GOAL:
Copy all of the following records over again word for word, from first to last.

--- GIVEN DATA ---

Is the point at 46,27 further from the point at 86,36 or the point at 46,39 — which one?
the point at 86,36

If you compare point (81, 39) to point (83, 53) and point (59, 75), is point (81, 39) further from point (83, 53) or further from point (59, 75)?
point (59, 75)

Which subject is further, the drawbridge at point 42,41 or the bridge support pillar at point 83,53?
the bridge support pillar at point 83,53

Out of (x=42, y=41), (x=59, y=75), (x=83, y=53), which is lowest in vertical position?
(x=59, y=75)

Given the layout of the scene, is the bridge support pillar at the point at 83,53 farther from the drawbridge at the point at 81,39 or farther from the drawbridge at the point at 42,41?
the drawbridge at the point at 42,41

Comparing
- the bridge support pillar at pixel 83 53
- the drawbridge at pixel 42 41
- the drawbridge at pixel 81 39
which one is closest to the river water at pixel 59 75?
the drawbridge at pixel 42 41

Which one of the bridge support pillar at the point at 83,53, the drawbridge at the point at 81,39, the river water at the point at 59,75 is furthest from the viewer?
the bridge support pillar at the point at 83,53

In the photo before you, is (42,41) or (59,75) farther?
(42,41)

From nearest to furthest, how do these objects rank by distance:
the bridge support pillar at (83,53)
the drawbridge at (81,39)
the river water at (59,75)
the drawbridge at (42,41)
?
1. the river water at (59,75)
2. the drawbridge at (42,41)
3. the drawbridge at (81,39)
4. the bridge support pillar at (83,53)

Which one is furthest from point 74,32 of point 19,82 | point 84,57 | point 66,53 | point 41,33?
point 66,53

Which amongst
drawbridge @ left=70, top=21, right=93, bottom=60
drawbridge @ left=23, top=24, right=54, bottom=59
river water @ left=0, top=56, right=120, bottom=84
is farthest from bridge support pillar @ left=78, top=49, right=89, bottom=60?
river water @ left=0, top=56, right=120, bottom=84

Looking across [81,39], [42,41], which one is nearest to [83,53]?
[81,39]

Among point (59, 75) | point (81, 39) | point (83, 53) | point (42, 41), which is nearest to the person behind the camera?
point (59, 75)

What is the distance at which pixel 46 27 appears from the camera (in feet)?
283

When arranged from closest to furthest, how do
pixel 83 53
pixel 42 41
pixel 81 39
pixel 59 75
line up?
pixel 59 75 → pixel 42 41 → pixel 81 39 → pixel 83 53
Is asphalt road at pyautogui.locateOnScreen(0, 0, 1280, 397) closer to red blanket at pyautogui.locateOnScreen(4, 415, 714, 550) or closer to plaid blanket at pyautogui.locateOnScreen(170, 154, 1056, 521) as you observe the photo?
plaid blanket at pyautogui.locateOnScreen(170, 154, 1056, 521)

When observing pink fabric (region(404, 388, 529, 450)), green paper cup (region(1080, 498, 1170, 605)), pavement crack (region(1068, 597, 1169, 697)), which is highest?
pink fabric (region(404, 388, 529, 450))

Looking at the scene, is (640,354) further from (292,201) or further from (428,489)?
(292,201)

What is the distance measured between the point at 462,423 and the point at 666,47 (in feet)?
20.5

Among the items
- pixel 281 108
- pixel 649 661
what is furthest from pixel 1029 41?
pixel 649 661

---

OUTPUT FOR THIS EXERCISE:
Is the point at 46,27 further from the point at 86,36 or the point at 46,39 — which one?
the point at 86,36

If you compare point (81, 39) to point (83, 53) and point (59, 75), is point (81, 39) further from point (83, 53) or further from point (59, 75)?
point (59, 75)

Which subject is further, the drawbridge at point 42,41 or the bridge support pillar at point 83,53?
the bridge support pillar at point 83,53

Out of (x=42, y=41), (x=59, y=75), (x=83, y=53), which is lowest in vertical position?
(x=59, y=75)

Given the layout of the scene, is the bridge support pillar at the point at 83,53 farther from the drawbridge at the point at 81,39 or farther from the drawbridge at the point at 42,41?
the drawbridge at the point at 42,41

Comparing
- the bridge support pillar at pixel 83 53
- the drawbridge at pixel 42 41
- the drawbridge at pixel 81 39
which one is closest to the river water at pixel 59 75?
the drawbridge at pixel 42 41

Which one of the bridge support pillar at the point at 83,53, the drawbridge at the point at 81,39, the river water at the point at 59,75 is furthest from the viewer?
the bridge support pillar at the point at 83,53

In the photo before you, is (42,41) or (59,75) farther?
(42,41)

From nearest to furthest, how do these objects rank by distance:
the bridge support pillar at (83,53)
the drawbridge at (81,39)
the river water at (59,75)
the drawbridge at (42,41)
?
1. the river water at (59,75)
2. the drawbridge at (42,41)
3. the drawbridge at (81,39)
4. the bridge support pillar at (83,53)

Which one is furthest from point 74,32 of point 19,82 | point 84,57 | point 66,53 | point 41,33?
point 66,53

Which amongst
drawbridge @ left=70, top=21, right=93, bottom=60
drawbridge @ left=23, top=24, right=54, bottom=59
river water @ left=0, top=56, right=120, bottom=84
is farthest from bridge support pillar @ left=78, top=49, right=89, bottom=60?
river water @ left=0, top=56, right=120, bottom=84

Looking across [81,39], [42,41], which one is nearest to [83,53]?
[81,39]

Among point (59, 75) | point (81, 39) | point (83, 53) | point (42, 41), which is nearest to the person behind the camera?
point (59, 75)

What is the distance at which pixel 46 27 appears from the camera (in feet)?
283

When arranged from closest to furthest, how do
pixel 83 53
pixel 42 41
pixel 81 39
pixel 59 75
line up?
pixel 59 75 → pixel 42 41 → pixel 81 39 → pixel 83 53
Is asphalt road at pyautogui.locateOnScreen(0, 0, 1280, 397) closer to red blanket at pyautogui.locateOnScreen(4, 415, 714, 550) or closer to plaid blanket at pyautogui.locateOnScreen(170, 154, 1056, 521) as you observe the photo?
plaid blanket at pyautogui.locateOnScreen(170, 154, 1056, 521)

When observing pink fabric (region(404, 388, 529, 450)), green paper cup (region(1080, 498, 1170, 605)), pavement crack (region(1068, 597, 1169, 697)), which is highest?
pink fabric (region(404, 388, 529, 450))

Looking at the scene, is (640,354) further from (292,201) or further from (428,489)?
(292,201)

What is the distance measured between the point at 462,423 and the point at 666,47 (in feet)?
20.5

Among the items
- pixel 281 108
- pixel 649 661
what is furthest from pixel 1029 41?
pixel 649 661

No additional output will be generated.